At UHN Jon has been engaged in the GTX (Guided Therapeutics) Program with a multidisciplinary team from interventional radiology, imaging, physics, radiation oncology and surgery. The theme of the GTX program is "create, innovate, translate, evaluate and educate." A recent example is Kazuhiro Yasufuku's minimal access endobronchial ultrasound-guided needle biopsy of mediastinal nodes. Other major initiatives employing robotics, real-time imaging and ablation are being led by Michael Jewett, John Trachtenberg and Walter Kucharczyk in the areas of prostate and kidney cancer therapeutics. Michael Fehlings, Mike Tymianski and Fred Gentili are part of the GTx programs thrust in spinal and skull base surgery. As Irish states, "Just as not all new cancer therapy drugs in development ultimately lead to an established position in the therapeutic armamentarium, it is important for interventions in surgery, radiology and other disciplines to explore similar pathways of discovery. We should not feel a sense of failure if a given innovation doesn't work, but keep exploring new approaches." Jon uses the Enabling Innovation pathway for the introduction of new technology. (http://www.surgicalspotlight.ca/Shared/PDF/ Winter06.pdf - page 15)

Jon's clinical practice is focused on head and neck surgical oncology. He practices in collaboration with other otolaryngologists as well as Lorne Rotstein from general

Jonathan Irish and family
Jonathan Irish and family

surgery and Stefan Hofer from plastic and reconstructive surgery. He treats patients every day and loves his clinical work as much as he did when he started 18 years ago. He works in a very collaborative practice with radiation and medical oncology and allied health members such as speech-language pathologist.

His management responsibilities include the oversight of 52 surgical oncologists in all disciplines ranging from ENT to gynaecology to orthopaedics, head and neck surgery, general surgery (HPB, breast, colorectal, sarcoma), urology, and thoracic surgery. Surgical oncology has expanded rapidly in recent years thanks to the work of Sherif Hanna, Andy Smith, David McCready and other leaders across the Province.
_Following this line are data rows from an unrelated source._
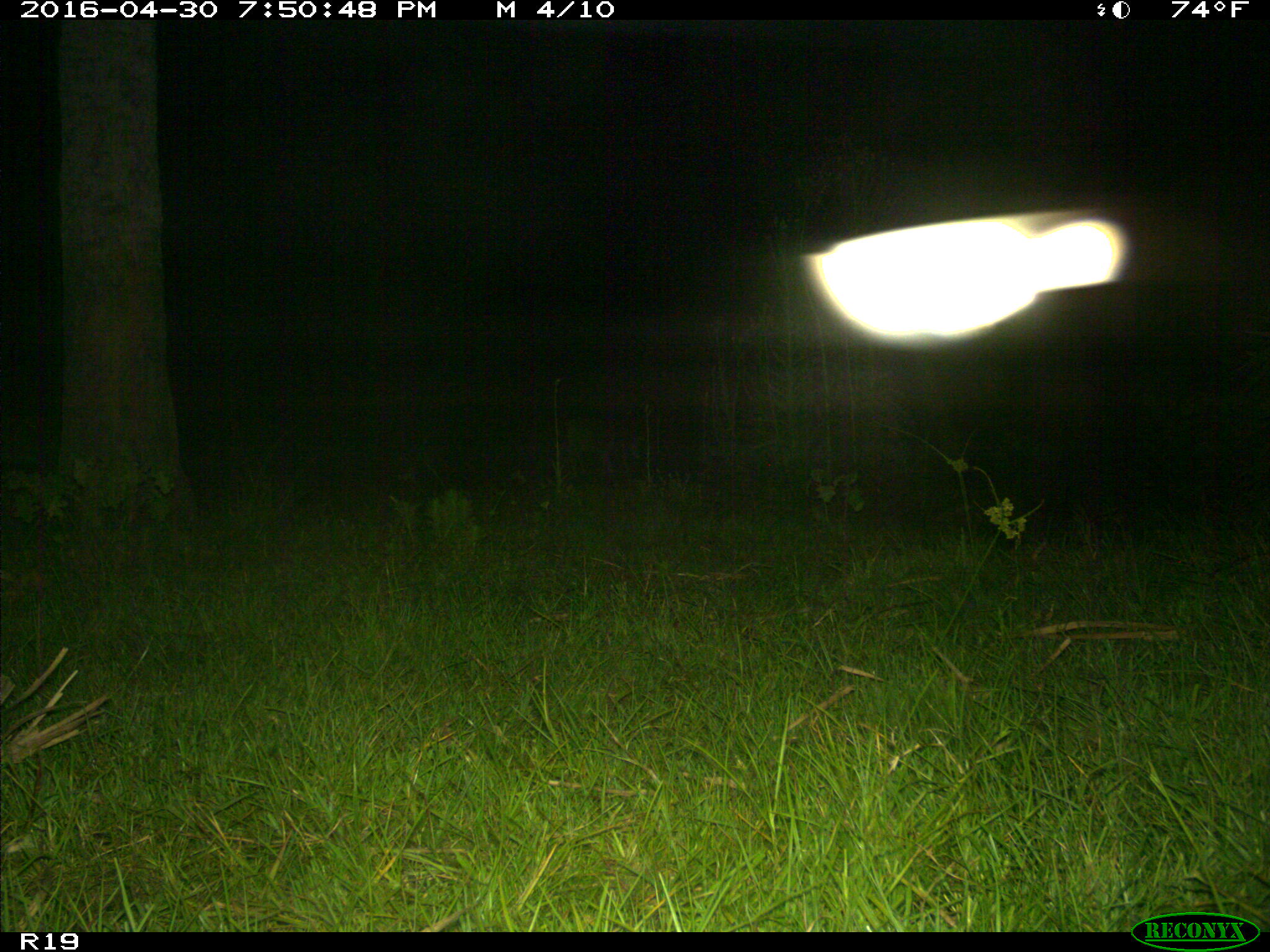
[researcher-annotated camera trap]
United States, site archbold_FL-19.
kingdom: Animalia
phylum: Chordata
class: Mammalia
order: Artiodactyla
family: Cervidae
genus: Odocoileus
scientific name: Odocoileus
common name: deer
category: unidentified deer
Unidentified deer (deer) (Odocoileus).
There is a strong fellowship program in surgical oncology with 49 current fellows in all disciplines. 50% are international fellows from the US, UK, the mid-east, Australia and Asia. The strong fellowship program particularly in the area of General Surgery that has developed over the last 10 years is due to the leadership of Carol Swallow. The Royal College has approved a certificate of special competence in surgical oncology, so far only for general surgery, whereas the America boards credit several of the subspecialties.

Jon's management background is derived from the informal common sense school and from the example of role models like Pat Gullane, Bob Bell, Hartley Stern, Bryce Taylor, Bernie Langer, Alan Hudson and Robin McLeod. He felt that the physician leadership course in the Department of Health Policy, Management and Evaluation was a validation of the informal curriculum, but feels practical experience and proven competence are required as background before management training is appropriate for young surgeons. A surgeon who has earned the respect of peers and students as an educator and clinician can then consider adding management training. The natural progression through residency and staff responsibilities provides this essential background.

Jon's research includes deploying molecular biological techniques for prediction of clinical outcomes using micro-array analysis in collaboration with Dr. Suzanne Kamel-Reid. He is studying quality of life outcomes in head and neck cancer patients with the Psycho-oncology group at Princess Margaret Hospital, population-based outcome studies in collaboration with Dr. Patti Groome and Brian O`Sullivan, and a multidisciplinary approach to guided therapeutics with Dr. David Jaffray and Walter Kucharczyk.

Jon is married to Rosemary Martino, a PhD speech language pathologist and University of Toronto clinical epidemiologist who is a Professor in the Faculty of Speech Language Pathology. Their son Matthew, 22, is in law school at the University of Western Ontario; Brendan, 20, is an undergraduate at Queen's University; and daughter Liz, 16, is a high school student at the University of Toronto School.